De las veinte personas que viajaron juntas, solo tres sobrevivieron y, por una broma del destino, fueron las tres más débiles, esas que hicieron llorar a las vecinas en lo que creían que sería su despedida definitiva. Aunque desfallecidos, una vez alcanzada la tierra prometida tuvieron fuerzas para escalar las rocas en un lugar donde, por lo escarpado del terreno, la vigilancia era difícil. A cien metros de ellos, otra expedición era apresada por la policía. Los que la formaban serían realojados en Guantánamo, a la espera de la repatriación a su país de origen.
Algo se quebró en la cabeza de Margarita por la travesía, o por la pérdida de su novio. Comenzó a ver ánimas que, al acompañarla, la aterrorizaban. Sus dos compañeros de viaje, con un instinto de supervivencia, se perdieron por el camino, dejándola sola.

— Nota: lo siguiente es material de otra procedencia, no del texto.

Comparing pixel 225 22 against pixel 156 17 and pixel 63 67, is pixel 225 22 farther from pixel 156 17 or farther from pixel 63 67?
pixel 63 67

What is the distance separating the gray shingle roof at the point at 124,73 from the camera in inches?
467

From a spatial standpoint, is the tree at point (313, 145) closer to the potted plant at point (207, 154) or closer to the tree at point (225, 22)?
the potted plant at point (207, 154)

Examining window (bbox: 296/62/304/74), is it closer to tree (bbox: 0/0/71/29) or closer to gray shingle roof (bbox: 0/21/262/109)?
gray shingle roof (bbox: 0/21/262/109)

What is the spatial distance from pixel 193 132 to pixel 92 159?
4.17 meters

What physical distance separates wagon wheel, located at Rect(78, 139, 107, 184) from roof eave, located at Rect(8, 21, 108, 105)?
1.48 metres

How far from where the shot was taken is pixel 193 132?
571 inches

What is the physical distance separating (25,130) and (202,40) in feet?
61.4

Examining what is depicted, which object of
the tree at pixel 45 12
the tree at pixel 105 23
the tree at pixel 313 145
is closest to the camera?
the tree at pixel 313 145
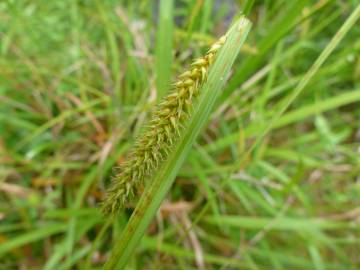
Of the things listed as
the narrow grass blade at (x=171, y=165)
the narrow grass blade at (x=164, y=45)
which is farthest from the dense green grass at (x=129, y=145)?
the narrow grass blade at (x=171, y=165)

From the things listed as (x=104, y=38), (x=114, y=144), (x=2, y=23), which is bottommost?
(x=114, y=144)

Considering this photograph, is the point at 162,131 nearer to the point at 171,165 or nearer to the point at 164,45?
the point at 171,165

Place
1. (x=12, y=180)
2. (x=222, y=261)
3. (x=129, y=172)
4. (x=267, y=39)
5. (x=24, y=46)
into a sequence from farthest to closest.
→ (x=24, y=46), (x=12, y=180), (x=222, y=261), (x=267, y=39), (x=129, y=172)

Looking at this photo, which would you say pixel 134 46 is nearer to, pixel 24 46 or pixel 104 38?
pixel 104 38

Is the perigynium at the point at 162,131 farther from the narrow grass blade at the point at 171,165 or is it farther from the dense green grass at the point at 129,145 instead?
the dense green grass at the point at 129,145

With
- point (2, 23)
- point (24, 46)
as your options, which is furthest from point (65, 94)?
point (2, 23)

Vagó sin rumbo, comiendo lo que la Naturaleza le ofrecía, bebiendo el agua de los arroyos y durmiendo al raso en un verano en el que la temperatura se mostró benévola. Cruzó pueblos pequeños, ciudades enormes y preciosos campos. A veces a pie, a veces de paquete en una motocicleta cuyo dueño había tenido a bien llevarla unos cuantos kilómetros o transportada en la cabina de un camión algunos más. Para ella era una sorpresa cada parte del camino. Las casas blancas con un pequeño jardín, las iglesias con sus altas y picudas torres, las viñas en la lejanía y el cielo despejado le parecieron el comienzo de un sueño.

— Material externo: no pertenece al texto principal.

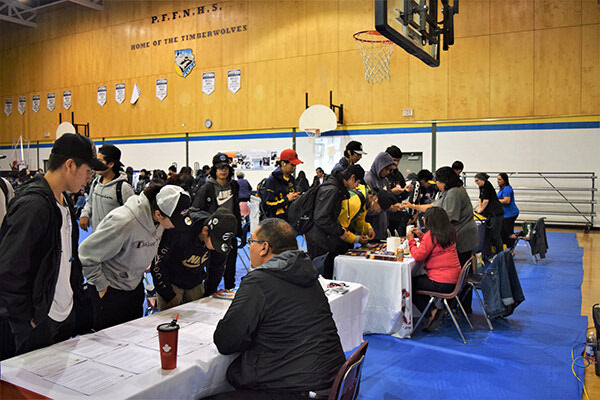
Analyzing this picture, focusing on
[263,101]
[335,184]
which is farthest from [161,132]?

Trabajó eventualmente; durmió, cuando el frío arreciaba, en albergues de vagabundos; fue violada siete veces y apaleada cinco, pero supo esconderse de la policía y acostumbrarse a las ánimas que ahora la acompañaban más como amigas que como tétricas apariciones.
Sin un nombre obsesivamente metido en su cerebro se hubiera quedado en cualquiera de los parajes que anduvo: a los pies de una montaña, oliendo a hierba mientras pájaros y mariposas volaban sin miedo a ras de suelo; o en el pueblecito cercano al primer motel de carretera por el que pasó, cuyas calles eran un ir y venir de gente hablando su idioma y se olía a cerdo con miel, no a gasolina; o en la primera gran ciudad que atravesó, llena de hombres y mujeres parados en los semáforos, esperando su turno, como en una parada militar sin sentido, para cruzar las calles; donde los ruidos de claxon ponían prisa en las ruedas y urgencia en los pies. En cualquiera de ellos pudo haberse quedado si no hubiera sabido que su destino era Nueva York, el nombre que acompañaba a las enseñanzas de los voluntarios, un año antes. La ciudad donde todo es posible.

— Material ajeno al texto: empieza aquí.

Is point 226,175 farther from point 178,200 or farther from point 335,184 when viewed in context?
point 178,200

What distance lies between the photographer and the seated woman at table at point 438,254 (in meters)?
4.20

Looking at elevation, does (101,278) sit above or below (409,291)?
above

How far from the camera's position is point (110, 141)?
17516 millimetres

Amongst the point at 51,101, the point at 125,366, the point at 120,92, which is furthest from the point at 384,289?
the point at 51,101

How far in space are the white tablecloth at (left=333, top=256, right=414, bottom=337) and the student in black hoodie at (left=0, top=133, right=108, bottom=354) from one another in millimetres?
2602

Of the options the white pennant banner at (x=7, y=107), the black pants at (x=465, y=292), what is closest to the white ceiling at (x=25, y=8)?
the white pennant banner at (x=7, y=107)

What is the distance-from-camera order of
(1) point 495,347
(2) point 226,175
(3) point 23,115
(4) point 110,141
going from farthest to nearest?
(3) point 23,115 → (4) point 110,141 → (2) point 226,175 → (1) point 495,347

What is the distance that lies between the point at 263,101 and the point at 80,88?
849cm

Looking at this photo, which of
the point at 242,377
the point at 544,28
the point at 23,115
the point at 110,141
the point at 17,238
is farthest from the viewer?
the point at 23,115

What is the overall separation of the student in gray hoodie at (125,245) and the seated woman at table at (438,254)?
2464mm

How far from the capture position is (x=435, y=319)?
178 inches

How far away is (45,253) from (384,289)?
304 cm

Después de seis meses llegó a la ciudad soñada. Conoció en un parque a una pareja de intelectuales, les contó su historia e, impresionados, la tomaron como criada. La noticia se extendió entre los amigos de la pareja que, impacientes por conocer a tan obstinada superviviente, acudieron sin tardanza a las fiestas y cenas que sus protectores organizaron para presentarla en sociedad; en su sociedad.
A las pocas semanas, las ánimas —acostumbradas al cielo abierto y a grandes horizontes— comenzaron a incomodarse por esa reclusión forzosa en un recinto cerrado de ciento cincuenta metros cuadrados y, al revolverse, salíeron enfadadísimas, haciendo chillar a Margarita en plena noche. La pareja decidió llevarla a un psiquiatra, lo que a sus amigos les pareció un gesto generoso, digno de ellos. El doctor le recetó un ansiolítico, y Margarita pensó que quizá la ayudase a que las ánimas dejaran de molestarla. Pero no fue así. El medicamento, quizá por la falta de costumbre, hizo perder la paciencia a las apariciones, que se asomaron cada vez con mayor frecuencia y agresividad. Hasta que un día salieron en tropel, sin la compostura necesaria en una cena con diez invitados hablando de arte, política y emigración. No pudieron hacer otra cosa que echarla a la calle, con cien dólares, su bolsa de viaje y la mirada del portero diciéndoles: “¡Ya lo sabía!”.